Non c’è tregua per i cristiani in Iraq. La furia jihadista continua a travolgere chiese e simboli religiosi. Fox News mostra le immagini diffuse su twitter dal sedicente Stato islamico: statue e icone distrutte, tombe violate, croci rimosse e sostituite dalla bandiera nera del Califfato. Il Patriarcato di Babilonia invoca una legge che punisca chi istiga alla violenza interreligiosa. Solo domenica scorsa un altro episodio di odio anticristiano questa volta dal Pakistan con l’attentato a Lahore contro due chiese da parte dei talebani
. Per i 15 morti ieri lutto e preghiera nel paese: dal presidente dei vescovi mons. Coutts è partito il duplice appello: alle autorità affinchè proteggano le minoranze religiose e ai fedeli perché non reagiscano alle violenze. Raccomandazione in parte disattesa viste le proteste dei cristiani ieri a Lahore, Faisalabad e Gujranwala. La cristianofobia dunque non conosce frontiere tanto che l’osservatore pemamente della Santa Sede presso l’Onu di Ginevra mons. Silvano Maria Tomasi parla di genocidio in corso in tanti territori del Medio Oriente e fa appello alle Nazioni Unite: l’uso della forza è l’extrema ratio, l’ideale è la soluzione politica, senza dialogo non c’è pace – spiega all’AdnKronos – ma se questo non si rivela possibile scatta la responsabilità della comunità internazionale di come proteggere la vita e i diritti fondamentali di queste persone, l’obbligo di un intrevento protettivo nei loro confronti. Non tocca alla Chiesa cattolica dire cosa fare – aggiunge mons. Tomasi – è l’Onu che deve decidere.

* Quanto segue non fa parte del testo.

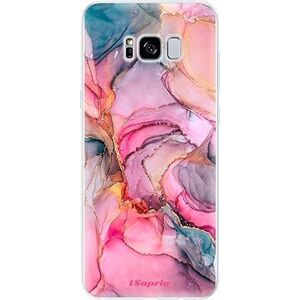 iSaprio Golden Pastel pre Samsung Galaxy S8
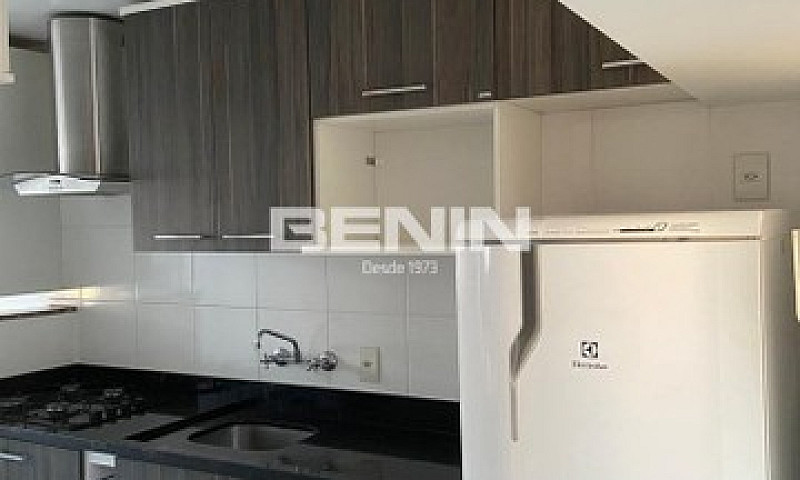 Canoas - Apartamento...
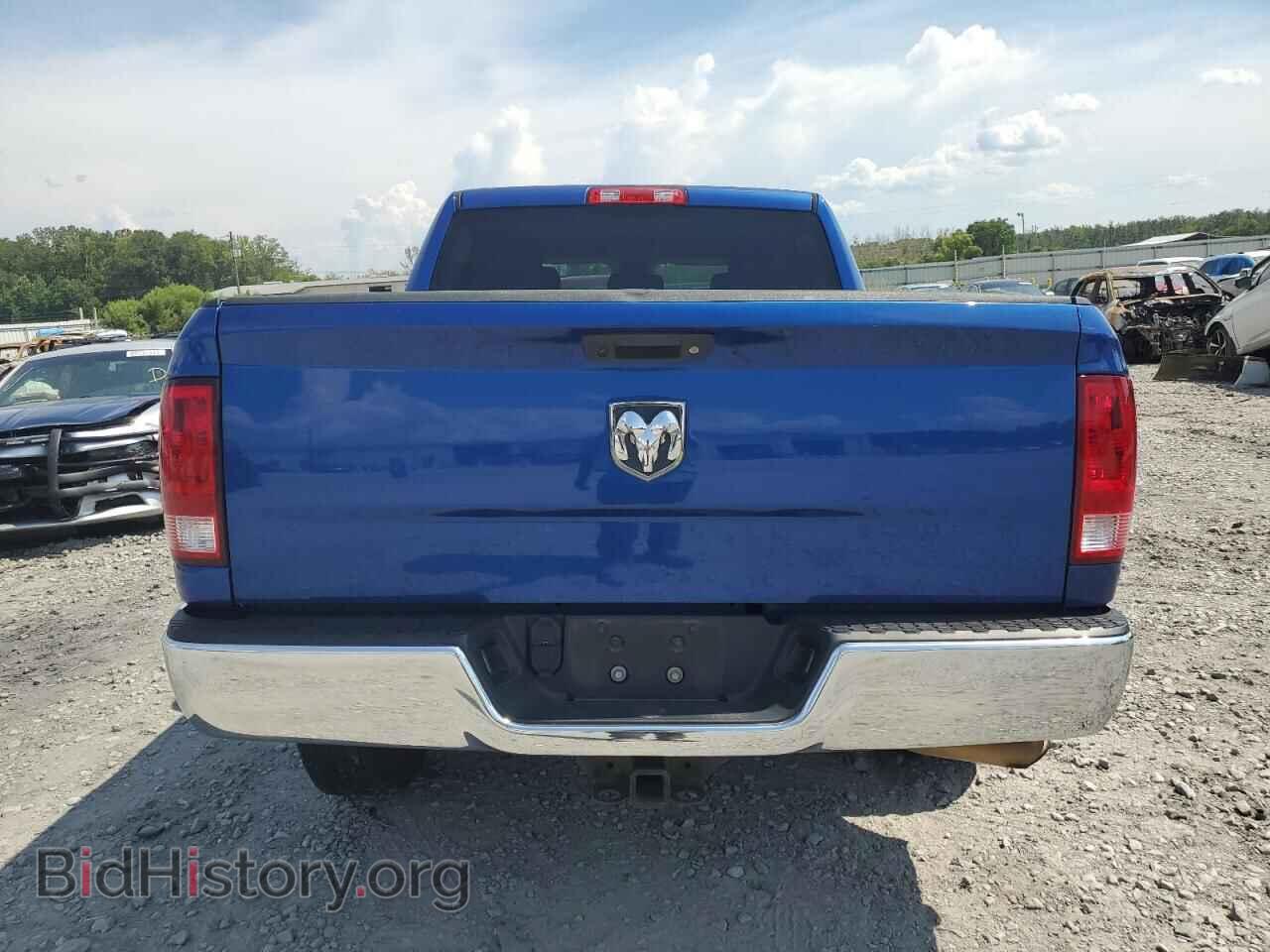 2016 RAM 1500 - VIN: 3C6RR6KT7GG275546 - Фото 6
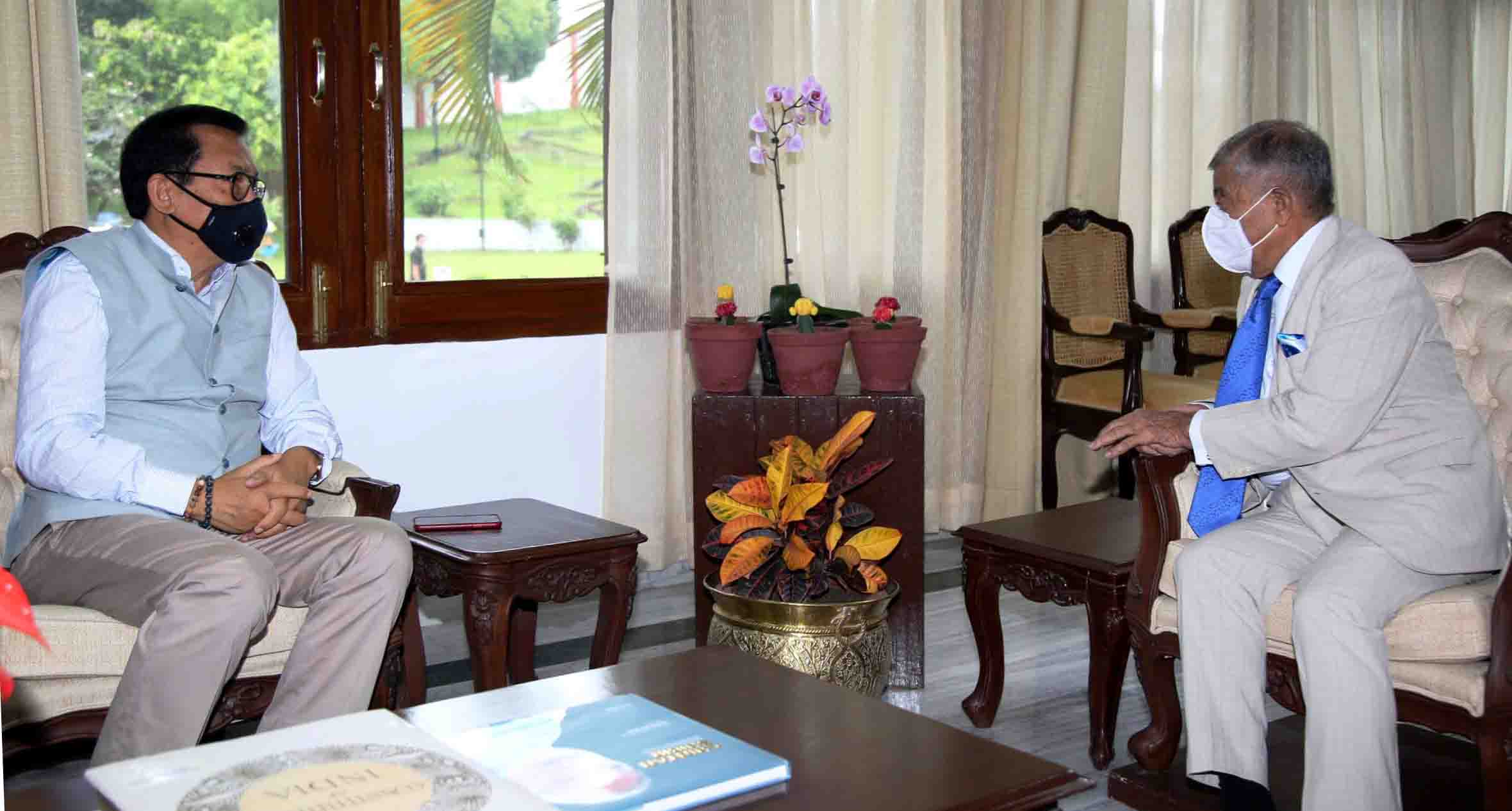 Eastern Sentinel Arunachal News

Secondo l’Associazione internazionale Porte Aperte sono circa 100milioni i cristiani perseguitati o discriminati per la loro fede nel mondo. Solo nel 2014 sono state 4344 i morti e 1062 le chiese attaccate. Un fenomeno in crescita, denuncia l’ong come spiega al microfono di Roberta Gisotti la segretaria nazionale Cristina Merola:
R. – Le nostre stime sono attorno ai 100 milioni di cristiani perseguitati o discriminati per la loro fede.
D. – Ogni anno “Porte Aperte” stila una “lista nera” dei Paesi più a rischio per i cristiani, un fenomeno in crescita se nel 2014 si stimano 4.344 vittime e 1.062 chiese attaccate…
R. – Sì, la persecuzione è in crescita in diversi Paesi. Questa lista viene redatta tenendo conto di cinque aree della vita quotidiana nelle quali i cristiani possono o non possono vivere liberamente la loro fede: nel privato, nella famiglia, nella comunità in cui risiedono, nella congregazione che frequentano e nella vita pubblica della nazione in cui vivono. A questa si aggiunge una sesta area, che serve a misurare il grado di violenze che subiscono. I primi dieci Paesi di questa lista sono la Corea del Nord, la Somalia, l’Iraq, la Siria, l’Afghanistan, il Sudan, l’Iran, il Pakistan, l’Eritrea e la Nigeria.
D. – Papa Francesco ha denunciato una persecuzione “che il mondo cerca di nascondere”. Perché?
R. – I cristiani che incominciano a essere noti a tutti come la minoranza o la religione comunque più perseguitata lì dove sono, probabilmente non fanno gli interessi forse delle persone al potere o degli Stati. Non sono al centro dell’attenzione, perché per esempio in Pakistan sono una minoranza, seppur consistente, che spesso è tenuta poco più che analfabeta. Sarebbe invece di grande interesse, anche per i nostri governi, cercare di aiutare queste minoranze cristiane, alla luce anche dei flussi migratori che ci sono.
D. – L’Africa in particolare sta diventando un continente insicuro in molti Paesi…
R. – La situazione infatti è peggiorata in 33 delle 50 nazioni che noi elenchiamo e l’Africa è entrata con diversi Paesi. Ci sono Stati che si sono fortemente destabilizzati, soprattutto nella cintura del Sahel che comprende la Nigeria, il Niger, il Ciad fino al Sudan, e queste nazioni hanno fortemente risentito della caduta dei governi nella parte più a nord, come la Libia. Paesi che hanno infatti messo in giro tantissime armi e hanno armato appunto tutti questi gruppi di integralisti islamici, che ora si stanno muovendo per ottenere degli Stati basati sulla legge islamica.